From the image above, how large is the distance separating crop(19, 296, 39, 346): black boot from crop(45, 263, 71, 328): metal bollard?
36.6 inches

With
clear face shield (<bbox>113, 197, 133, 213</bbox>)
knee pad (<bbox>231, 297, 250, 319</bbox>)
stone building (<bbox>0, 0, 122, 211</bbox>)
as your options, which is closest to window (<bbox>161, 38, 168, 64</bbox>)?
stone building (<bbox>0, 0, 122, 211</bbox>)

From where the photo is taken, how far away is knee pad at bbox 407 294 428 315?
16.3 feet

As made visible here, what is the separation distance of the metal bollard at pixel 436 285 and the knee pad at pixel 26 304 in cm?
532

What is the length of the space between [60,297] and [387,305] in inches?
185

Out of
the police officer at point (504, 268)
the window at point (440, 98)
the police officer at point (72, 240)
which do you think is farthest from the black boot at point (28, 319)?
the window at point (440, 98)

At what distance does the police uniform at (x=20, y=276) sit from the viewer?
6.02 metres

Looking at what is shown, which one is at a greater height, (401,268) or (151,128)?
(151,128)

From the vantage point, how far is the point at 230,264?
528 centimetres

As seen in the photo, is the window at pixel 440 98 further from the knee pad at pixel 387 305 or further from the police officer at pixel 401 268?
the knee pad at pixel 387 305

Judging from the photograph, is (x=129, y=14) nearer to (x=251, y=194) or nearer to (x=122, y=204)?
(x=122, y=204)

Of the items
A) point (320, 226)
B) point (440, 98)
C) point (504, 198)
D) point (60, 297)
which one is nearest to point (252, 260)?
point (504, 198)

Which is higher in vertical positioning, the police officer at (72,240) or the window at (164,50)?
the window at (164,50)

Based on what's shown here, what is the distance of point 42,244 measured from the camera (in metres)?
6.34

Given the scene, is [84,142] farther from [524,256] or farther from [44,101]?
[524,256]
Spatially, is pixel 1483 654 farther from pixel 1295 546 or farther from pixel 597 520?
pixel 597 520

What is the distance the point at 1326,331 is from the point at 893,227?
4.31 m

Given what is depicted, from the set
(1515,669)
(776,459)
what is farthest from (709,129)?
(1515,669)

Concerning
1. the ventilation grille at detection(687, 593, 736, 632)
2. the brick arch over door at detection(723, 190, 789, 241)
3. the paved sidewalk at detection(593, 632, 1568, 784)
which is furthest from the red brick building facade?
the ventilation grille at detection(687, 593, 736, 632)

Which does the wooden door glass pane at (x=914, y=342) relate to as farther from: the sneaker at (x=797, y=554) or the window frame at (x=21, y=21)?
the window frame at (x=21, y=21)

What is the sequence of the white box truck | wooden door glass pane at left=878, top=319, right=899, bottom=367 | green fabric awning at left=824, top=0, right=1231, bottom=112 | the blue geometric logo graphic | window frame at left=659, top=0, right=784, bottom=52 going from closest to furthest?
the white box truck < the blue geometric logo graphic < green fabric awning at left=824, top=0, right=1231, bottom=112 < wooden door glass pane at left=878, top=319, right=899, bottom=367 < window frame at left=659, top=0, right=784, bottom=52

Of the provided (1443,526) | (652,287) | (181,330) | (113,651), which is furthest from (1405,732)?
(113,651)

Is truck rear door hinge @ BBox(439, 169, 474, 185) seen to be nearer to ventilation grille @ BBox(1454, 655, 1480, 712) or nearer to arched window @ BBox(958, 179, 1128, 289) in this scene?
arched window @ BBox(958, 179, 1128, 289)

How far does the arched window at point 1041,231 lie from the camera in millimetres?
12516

════

Filtre os registros acima e copie cada linha que contenha a palavra "boot", levando em conta a distinção entre maiúsculas e minúsculas.

Resposta da tarefa =
From the image above, how large is the distance separating crop(19, 296, 39, 346): black boot from crop(45, 263, 71, 328): metal bollard?
which do you think is farthest from the black boot at point (28, 319)?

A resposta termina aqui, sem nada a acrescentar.